Those conversant with the lopsided consensus of working climate scientists, of course, had found no good reason to doubt it since the previous century. OTOH, Muller’s previous public skepticism of his climate-specialist colleagues’ rigor reassured many shallow pseudo-skeptics and presumably some genuine skeptics as well, and made his frank announcement that he’d found the surface temperature record to be sufficiently accurate all the more creditable.
As a bonus, Muller’s verification of the data supporting the consensus warming trend was highly embarrassing to arch-denier Anthony Watts, a UHI accuser who’d confidently backed the BEST project at its outset. When Watts’s army of committed AGW-deniers immediately dismissed Muller as a co-conspirator in on the vast AGW hoax, they irrevocably revealed themselves to be no skeptics at all, but fanatical culture warriors resolutely defending their ‘freedom’ to socialize their marginal climate-change costs out their private tailpipes.
It’s been suggested Muller was flying a false ‘skeptic’ flag. On reliable testimony, however, he actually is both a stereotypically arrogant physicist and a genuine skeptic who is too honest to fool himself once he’s examined the evidence. I, for one, thank him for his support regardless 8^D!
Thomas says
175 Mr. Know It All, well kind of true. Much can get sorted out in the school yard though. Remember? Besides a sign of intelligence is argument KIA. You’re still bottom of the Class here. :)
177 Killian, yep.
182 alan2102, there’s lots of disinformation and ‘lies’ about every agw related topic swirling around this world. And no comment on any board, incl RC should be taken as requirung the same level of care, … they aren’t peer-reviewed quadruple checked for accuracy or typos or for clarity – they’re ‘comments’ on the fly most of the time.
Complaining about people’s ways of expressing themselves is plain silly imo. It’s a ‘discussion’ forum, a place to ‘chat’, present each person ‘core issue/problem/solutions’ which includes the disinfo from all quarters and how people make judgements about that (be they good or not so good) plus for some offering up snippets of news (isn’t it?) But when Killian says: “Anyone claiming “100% renewable!” is a dunce.” he is spot on imo.
Take away the emotive term overly sensitive unreasonably attached people to xyz beliefs get all offended over, and well that statement by Killian is – as this point in time and for the foreseeable future 100% accurate.

▶ EXERCISE
Write the next part of the comment thread on climate skepticism, starting after its final sentence. The material that comes next is separate and unrelated to the comment thread on climate skepticism.

(Collected data entries)
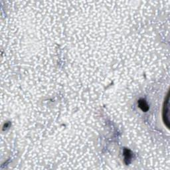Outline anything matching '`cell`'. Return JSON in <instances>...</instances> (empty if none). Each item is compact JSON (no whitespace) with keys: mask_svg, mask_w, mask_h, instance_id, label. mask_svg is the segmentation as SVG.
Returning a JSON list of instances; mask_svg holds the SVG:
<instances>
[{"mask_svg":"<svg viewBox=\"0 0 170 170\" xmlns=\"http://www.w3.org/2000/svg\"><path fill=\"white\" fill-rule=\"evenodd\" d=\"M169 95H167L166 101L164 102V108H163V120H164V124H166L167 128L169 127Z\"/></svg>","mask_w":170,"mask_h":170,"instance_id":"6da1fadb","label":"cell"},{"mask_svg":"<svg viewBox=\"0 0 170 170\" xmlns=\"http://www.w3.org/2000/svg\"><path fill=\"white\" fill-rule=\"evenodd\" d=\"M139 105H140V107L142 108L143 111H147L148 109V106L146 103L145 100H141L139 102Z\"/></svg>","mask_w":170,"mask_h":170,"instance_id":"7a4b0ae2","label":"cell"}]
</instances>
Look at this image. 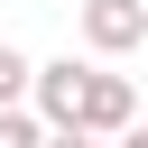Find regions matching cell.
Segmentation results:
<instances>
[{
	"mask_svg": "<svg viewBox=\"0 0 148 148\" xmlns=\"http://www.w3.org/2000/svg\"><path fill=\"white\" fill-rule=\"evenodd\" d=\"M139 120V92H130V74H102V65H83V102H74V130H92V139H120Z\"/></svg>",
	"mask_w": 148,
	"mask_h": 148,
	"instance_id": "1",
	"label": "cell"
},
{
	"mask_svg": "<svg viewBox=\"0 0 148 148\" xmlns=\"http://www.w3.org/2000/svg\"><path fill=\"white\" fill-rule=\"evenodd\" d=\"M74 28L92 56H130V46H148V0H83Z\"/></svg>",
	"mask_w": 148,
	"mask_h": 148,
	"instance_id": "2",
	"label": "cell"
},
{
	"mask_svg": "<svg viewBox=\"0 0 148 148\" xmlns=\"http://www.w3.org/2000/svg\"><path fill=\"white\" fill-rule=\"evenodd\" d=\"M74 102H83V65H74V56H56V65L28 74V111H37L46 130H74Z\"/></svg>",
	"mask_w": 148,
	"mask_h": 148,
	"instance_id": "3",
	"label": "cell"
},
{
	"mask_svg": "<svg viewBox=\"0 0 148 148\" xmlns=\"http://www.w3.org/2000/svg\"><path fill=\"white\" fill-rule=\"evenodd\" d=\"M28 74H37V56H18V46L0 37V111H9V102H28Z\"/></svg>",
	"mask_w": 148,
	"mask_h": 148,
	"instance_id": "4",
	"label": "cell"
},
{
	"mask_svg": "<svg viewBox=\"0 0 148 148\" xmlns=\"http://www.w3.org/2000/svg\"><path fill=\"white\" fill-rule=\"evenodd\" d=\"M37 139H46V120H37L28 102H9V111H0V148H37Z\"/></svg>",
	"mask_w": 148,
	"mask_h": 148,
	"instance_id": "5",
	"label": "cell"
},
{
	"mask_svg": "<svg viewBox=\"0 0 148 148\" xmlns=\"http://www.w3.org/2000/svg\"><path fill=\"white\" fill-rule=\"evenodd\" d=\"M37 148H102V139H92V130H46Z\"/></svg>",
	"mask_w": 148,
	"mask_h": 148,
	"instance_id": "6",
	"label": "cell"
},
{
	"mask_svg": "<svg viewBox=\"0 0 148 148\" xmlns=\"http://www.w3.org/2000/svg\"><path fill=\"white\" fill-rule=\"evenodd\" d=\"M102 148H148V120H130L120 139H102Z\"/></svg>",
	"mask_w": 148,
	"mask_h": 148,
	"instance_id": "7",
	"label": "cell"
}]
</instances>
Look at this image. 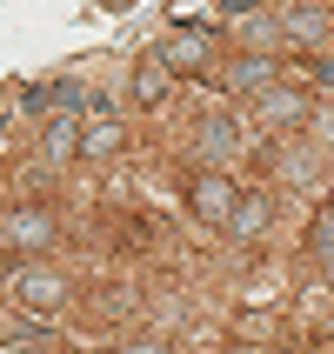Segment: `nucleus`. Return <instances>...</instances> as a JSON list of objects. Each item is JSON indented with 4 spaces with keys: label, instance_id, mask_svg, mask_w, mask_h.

--

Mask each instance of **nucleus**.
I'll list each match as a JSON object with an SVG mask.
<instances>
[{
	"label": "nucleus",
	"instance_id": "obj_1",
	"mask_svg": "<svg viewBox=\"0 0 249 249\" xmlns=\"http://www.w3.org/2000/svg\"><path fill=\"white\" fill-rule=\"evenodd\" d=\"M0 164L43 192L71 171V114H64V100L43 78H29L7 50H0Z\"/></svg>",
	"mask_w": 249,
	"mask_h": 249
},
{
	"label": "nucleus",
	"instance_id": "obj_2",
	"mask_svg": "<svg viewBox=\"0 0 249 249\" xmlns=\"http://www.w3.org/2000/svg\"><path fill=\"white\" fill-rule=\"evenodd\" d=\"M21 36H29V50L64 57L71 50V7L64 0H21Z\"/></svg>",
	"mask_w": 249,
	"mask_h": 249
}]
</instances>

==

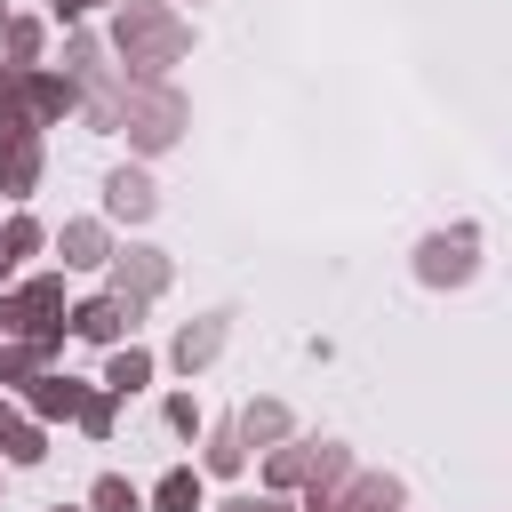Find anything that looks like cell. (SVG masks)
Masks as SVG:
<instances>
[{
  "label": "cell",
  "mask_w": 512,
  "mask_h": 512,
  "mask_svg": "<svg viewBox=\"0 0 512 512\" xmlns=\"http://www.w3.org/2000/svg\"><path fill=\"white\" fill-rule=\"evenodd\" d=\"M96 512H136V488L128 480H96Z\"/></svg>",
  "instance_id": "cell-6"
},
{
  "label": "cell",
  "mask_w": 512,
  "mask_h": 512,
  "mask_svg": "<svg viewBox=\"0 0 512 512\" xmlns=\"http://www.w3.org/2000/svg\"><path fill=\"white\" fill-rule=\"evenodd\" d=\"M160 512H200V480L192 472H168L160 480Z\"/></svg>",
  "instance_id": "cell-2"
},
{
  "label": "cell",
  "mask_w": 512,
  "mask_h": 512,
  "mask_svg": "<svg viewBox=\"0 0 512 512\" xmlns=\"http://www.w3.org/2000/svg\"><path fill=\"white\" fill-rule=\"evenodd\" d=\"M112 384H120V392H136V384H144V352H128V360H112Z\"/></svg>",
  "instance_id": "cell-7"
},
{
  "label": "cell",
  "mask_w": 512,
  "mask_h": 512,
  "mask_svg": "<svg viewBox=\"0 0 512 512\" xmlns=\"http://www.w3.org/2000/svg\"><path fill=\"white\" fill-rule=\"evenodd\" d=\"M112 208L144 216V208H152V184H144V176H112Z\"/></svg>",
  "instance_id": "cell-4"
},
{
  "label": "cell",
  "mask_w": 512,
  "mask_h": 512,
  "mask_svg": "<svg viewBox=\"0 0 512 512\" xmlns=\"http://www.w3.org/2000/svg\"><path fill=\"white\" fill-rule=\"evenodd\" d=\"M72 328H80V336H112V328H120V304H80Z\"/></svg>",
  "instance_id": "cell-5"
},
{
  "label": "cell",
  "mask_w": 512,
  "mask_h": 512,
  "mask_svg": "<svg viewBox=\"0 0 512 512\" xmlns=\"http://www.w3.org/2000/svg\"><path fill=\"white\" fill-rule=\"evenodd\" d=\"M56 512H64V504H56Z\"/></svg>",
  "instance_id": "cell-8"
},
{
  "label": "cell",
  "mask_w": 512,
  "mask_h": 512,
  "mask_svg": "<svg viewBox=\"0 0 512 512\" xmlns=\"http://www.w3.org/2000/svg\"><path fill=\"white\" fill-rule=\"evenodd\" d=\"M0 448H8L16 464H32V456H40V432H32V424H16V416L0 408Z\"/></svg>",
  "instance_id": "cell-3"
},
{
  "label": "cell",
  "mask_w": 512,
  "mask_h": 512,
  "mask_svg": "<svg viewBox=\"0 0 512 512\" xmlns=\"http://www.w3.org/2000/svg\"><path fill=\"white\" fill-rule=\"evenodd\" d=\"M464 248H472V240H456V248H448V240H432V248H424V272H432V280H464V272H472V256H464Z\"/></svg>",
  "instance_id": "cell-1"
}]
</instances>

▶ TASK RESPONSE
Why anyone would argue against that is a mystery to me. Why anyone (of the likes who would attend this ‘forum’) would require some evidence for this truth another mystery. It’s an occam’s razor truth like saying the sky is blue.
Thomas says
182 alan2102, oops, my point of the above was to simply point out saying that does not equate to being “anti-renewable” or belonging to the fossil fuel cabal. It’s a non-sequitur to claim it does. :-)
Thomas says
168 BPL, re #156, asking me things like that shows me you’re totally missing the point and not grasping how to make positive use of what cognitive science and psychology has shown is ‘true’. It’s also embedded by way of example in Clair’s quote and the whole screed from which it was taken, and ref’d.
To put it another way, when one desires to communicate with a nation or particular ‘groups’ within a nation then it is really useful to be mindful of choosing framings that fit nicely within the pre-existing cultural narratives (aka collective ‘stories’, priory beliefs, values, myths, opinions, points of view etc) – because by relating your communciations to those issues while showing how your information (science facts etc) and your recommended/desired course of action in fact FITS within that paradigm they hold dear then people will listen to you sincerely and you are much more likely to have them or many of them take what you a trying to convey on board.
(with “you” being whoever, but particularly climate scientists and agw/cc activists attempting to influence public opinion in a positive direction about the findings of their collective work and knowledge.)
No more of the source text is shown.